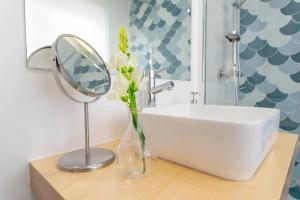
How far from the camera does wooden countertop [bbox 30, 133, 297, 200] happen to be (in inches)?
17.3

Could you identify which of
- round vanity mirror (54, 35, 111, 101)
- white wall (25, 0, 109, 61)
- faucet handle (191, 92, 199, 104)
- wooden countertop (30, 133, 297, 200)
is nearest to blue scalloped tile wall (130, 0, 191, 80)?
faucet handle (191, 92, 199, 104)

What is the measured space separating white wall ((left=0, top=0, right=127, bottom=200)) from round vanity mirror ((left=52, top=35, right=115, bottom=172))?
99 mm

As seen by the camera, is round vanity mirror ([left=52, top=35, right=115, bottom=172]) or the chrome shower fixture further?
the chrome shower fixture

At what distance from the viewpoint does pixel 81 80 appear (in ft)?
2.04

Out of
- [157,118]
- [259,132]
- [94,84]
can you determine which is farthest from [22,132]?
[259,132]

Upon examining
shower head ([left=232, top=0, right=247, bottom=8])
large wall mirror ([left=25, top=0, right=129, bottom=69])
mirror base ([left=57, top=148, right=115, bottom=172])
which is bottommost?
mirror base ([left=57, top=148, right=115, bottom=172])

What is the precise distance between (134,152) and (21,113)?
1.26ft

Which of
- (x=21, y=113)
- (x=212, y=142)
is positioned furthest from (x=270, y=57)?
(x=21, y=113)

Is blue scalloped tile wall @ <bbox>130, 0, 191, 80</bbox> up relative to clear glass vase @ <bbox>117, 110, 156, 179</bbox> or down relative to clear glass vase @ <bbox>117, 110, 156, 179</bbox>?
up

* * * * *

_Stated task_. Copy out the listing above word for word, from the first line to the last, omitting the pictures.

_Completed exercise_.
How far from the camera does wooden countertop [bbox 30, 133, 297, 200] happen to be (in inches)?
17.3

Could you identify which of
- round vanity mirror (54, 35, 111, 101)
- white wall (25, 0, 109, 61)
- faucet handle (191, 92, 199, 104)
- wooden countertop (30, 133, 297, 200)
is nearest to blue scalloped tile wall (130, 0, 191, 80)?
faucet handle (191, 92, 199, 104)

What is the measured space separating white wall ((left=0, top=0, right=127, bottom=200)) from round vanity mirror ((left=52, top=35, right=115, bottom=172))?
99 mm

As seen by the camera, is round vanity mirror ([left=52, top=35, right=115, bottom=172]) or the chrome shower fixture further?
the chrome shower fixture

At what distance from the viewpoint does pixel 81 80 appear (in ft)?
2.04

Out of
- [157,118]
- [259,132]
- [94,84]
can you determine which is farthest from [22,132]?
[259,132]

Upon examining
shower head ([left=232, top=0, right=247, bottom=8])
large wall mirror ([left=25, top=0, right=129, bottom=69])
mirror base ([left=57, top=148, right=115, bottom=172])
which is bottommost?
mirror base ([left=57, top=148, right=115, bottom=172])

What is the precise distance between (134,152) and (21,113)?
1.26ft

Which of
- (x=21, y=113)
- (x=212, y=142)
is positioned furthest from (x=270, y=57)?
(x=21, y=113)

Is blue scalloped tile wall @ <bbox>130, 0, 191, 80</bbox> up relative to clear glass vase @ <bbox>117, 110, 156, 179</bbox> or down relative to clear glass vase @ <bbox>117, 110, 156, 179</bbox>?
up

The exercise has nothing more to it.